§ Action item
Repeat word for word every line of the data below, from the first through the line containing "common name: eurasian blackbird", and stop there.

Stored items from a collection
- Opening Delimiter -
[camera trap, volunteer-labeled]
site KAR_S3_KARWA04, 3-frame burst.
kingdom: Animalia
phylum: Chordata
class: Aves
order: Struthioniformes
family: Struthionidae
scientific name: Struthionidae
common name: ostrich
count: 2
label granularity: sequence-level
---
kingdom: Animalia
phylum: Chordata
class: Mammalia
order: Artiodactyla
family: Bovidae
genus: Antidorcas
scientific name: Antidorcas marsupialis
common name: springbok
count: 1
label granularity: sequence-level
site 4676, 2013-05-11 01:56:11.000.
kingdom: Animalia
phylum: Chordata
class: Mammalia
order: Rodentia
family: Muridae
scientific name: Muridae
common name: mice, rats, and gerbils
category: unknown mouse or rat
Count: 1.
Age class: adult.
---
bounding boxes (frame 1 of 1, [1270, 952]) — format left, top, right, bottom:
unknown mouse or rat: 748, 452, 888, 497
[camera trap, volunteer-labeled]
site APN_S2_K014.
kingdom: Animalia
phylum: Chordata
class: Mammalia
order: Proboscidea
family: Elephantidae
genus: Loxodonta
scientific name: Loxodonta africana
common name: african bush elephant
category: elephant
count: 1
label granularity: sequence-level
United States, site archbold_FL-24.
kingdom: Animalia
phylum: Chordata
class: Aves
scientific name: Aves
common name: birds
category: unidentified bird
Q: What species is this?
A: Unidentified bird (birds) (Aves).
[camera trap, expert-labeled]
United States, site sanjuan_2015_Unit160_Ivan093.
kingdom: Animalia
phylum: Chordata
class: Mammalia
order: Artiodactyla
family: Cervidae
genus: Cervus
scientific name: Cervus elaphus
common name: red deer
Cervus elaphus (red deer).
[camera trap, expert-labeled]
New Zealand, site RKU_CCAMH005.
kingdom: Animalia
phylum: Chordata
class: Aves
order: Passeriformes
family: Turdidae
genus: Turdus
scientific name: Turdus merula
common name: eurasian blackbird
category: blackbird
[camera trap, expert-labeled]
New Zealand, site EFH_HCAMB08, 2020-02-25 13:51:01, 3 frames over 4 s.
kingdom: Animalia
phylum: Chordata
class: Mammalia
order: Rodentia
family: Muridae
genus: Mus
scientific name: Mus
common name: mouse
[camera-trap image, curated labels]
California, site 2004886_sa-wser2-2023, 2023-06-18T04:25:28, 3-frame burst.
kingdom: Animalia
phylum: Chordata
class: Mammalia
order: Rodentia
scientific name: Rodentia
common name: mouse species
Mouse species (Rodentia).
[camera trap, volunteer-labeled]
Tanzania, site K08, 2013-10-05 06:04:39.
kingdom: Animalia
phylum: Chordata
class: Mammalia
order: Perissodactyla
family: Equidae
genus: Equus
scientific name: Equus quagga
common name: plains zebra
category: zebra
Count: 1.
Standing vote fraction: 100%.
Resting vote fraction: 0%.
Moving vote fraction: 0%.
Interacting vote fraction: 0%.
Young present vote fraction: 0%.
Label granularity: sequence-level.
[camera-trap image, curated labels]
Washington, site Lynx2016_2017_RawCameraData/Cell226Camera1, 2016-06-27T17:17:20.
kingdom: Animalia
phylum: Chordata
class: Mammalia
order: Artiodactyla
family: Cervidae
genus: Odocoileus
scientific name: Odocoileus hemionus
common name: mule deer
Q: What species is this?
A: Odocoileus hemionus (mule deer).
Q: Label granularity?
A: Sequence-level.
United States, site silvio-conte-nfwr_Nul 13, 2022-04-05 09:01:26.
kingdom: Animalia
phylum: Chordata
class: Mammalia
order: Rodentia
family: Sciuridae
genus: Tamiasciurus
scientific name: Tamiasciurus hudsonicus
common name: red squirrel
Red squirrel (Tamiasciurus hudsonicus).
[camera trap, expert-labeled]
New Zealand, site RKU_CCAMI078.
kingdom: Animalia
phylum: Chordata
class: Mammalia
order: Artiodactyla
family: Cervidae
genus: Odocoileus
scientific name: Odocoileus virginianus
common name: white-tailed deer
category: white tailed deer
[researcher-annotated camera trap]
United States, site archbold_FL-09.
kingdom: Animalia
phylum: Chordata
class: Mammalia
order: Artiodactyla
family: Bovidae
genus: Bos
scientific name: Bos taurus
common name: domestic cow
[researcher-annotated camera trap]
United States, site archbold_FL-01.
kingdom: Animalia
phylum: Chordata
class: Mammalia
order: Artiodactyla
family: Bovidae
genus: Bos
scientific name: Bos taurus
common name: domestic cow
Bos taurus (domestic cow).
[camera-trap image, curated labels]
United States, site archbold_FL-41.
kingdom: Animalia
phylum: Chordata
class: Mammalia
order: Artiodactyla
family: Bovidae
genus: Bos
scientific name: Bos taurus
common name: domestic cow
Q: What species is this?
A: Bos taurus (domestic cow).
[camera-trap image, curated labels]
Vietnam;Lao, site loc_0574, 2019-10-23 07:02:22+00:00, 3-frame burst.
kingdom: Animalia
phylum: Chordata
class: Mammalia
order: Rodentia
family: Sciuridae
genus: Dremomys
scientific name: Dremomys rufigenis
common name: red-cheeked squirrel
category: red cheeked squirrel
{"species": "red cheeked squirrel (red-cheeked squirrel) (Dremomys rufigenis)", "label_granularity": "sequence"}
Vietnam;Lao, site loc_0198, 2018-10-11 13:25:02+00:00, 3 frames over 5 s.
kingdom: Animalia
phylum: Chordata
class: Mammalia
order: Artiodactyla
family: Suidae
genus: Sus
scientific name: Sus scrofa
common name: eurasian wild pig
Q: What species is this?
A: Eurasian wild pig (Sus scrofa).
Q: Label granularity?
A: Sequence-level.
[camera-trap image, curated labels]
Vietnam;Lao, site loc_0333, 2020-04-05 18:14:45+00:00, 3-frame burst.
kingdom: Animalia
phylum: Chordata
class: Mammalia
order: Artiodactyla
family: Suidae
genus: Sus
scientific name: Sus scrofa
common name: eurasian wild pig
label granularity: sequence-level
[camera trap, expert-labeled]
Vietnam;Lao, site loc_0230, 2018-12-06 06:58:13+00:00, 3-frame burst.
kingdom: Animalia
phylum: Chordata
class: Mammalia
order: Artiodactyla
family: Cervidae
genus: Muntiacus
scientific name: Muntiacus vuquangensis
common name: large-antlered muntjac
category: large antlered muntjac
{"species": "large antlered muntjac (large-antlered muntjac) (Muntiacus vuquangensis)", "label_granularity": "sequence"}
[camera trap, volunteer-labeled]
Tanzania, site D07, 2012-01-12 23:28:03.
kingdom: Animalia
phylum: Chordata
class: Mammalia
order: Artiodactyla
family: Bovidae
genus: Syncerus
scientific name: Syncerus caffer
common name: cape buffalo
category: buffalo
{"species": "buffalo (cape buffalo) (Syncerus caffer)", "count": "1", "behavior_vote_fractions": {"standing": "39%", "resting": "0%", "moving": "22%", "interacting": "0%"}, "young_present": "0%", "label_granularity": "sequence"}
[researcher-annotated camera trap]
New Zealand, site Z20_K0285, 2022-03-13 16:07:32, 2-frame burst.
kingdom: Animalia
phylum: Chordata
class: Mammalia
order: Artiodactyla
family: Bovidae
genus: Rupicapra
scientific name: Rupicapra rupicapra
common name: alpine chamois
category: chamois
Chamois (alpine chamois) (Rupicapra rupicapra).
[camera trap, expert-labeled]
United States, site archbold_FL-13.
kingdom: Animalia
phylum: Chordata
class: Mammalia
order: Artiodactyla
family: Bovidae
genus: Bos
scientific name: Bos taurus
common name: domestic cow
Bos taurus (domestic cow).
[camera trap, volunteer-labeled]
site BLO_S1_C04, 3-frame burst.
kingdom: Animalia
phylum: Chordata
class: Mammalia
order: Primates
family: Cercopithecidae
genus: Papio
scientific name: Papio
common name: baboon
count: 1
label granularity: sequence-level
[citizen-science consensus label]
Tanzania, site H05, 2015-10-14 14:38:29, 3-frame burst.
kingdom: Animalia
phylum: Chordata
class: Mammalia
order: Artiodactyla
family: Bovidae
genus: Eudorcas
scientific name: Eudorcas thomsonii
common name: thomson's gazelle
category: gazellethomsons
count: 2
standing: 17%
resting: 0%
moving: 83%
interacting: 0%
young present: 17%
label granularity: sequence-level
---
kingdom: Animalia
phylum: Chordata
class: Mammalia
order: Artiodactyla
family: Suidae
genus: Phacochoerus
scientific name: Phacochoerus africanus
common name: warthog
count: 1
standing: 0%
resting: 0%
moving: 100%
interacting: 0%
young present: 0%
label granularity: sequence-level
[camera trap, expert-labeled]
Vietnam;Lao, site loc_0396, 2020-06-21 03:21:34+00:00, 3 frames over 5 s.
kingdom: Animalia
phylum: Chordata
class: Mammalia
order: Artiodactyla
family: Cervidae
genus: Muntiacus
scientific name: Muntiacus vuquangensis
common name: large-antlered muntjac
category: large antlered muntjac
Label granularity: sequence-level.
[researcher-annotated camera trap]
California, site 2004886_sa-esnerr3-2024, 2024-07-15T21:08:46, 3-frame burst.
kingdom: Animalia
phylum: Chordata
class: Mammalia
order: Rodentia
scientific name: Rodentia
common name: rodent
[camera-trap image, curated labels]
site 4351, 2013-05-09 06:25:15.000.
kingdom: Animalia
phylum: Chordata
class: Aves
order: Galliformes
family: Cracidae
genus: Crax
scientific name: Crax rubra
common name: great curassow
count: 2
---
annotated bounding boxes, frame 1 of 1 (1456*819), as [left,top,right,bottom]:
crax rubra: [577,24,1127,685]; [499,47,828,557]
- Closing Delimiter -
§ Response for this exercise
[camera trap, volunteer-labeled]
site KAR_S3_KARWA04, 3-frame burst.
kingdom: Animalia
phylum: Chordata
class: Aves
order: Struthioniformes
family: Struthionidae
scientific name: Struthionidae
common name: ostrich
count: 2
label granularity: sequence-level
---
kingdom: Animalia
phylum: Chordata
class: Mammalia
order: Artiodactyla
family: Bovidae
genus: Antidorcas
scientific name: Antidorcas marsupialis
common name: springbok
count: 1
label granularity: sequence-level
site 4676, 2013-05-11 01:56:11.000.
kingdom: Animalia
phylum: Chordata
class: Mammalia
order: Rodentia
family: Muridae
scientific name: Muridae
common name: mice, rats, and gerbils
category: unknown mouse or rat
Count: 1.
Age class: adult.
---
bounding boxes (frame 1 of 1, [1270, 952]) — format left, top, right, bottom:
unknown mouse or rat: 748, 452, 888, 497
[camera trap, volunteer-labeled]
site APN_S2_K014.
kingdom: Animalia
phylum: Chordata
class: Mammalia
order: Proboscidea
family: Elephantidae
genus: Loxodonta
scientific name: Loxodonta africana
common name: african bush elephant
category: elephant
count: 1
label granularity: sequence-level
United States, site archbold_FL-24.
kingdom: Animalia
phylum: Chordata
class: Aves
scientific name: Aves
common name: birds
category: unidentified bird
Q: What species is this?
A: Unidentified bird (birds) (Aves).
[camera trap, expert-labeled]
United States, site sanjuan_2015_Unit160_Ivan093.
kingdom: Animalia
phylum: Chordata
class: Mammalia
order: Artiodactyla
family: Cervidae
genus: Cervus
scientific name: Cervus elaphus
common name: red deer
Cervus elaphus (red deer).
[camera trap, expert-labeled]
New Zealand, site RKU_CCAMH005.
kingdom: Animalia
phylum: Chordata
class: Aves
order: Passeriformes
family: Turdidae
genus: Turdus
scientific name: Turdus merula
common name: eurasian blackbird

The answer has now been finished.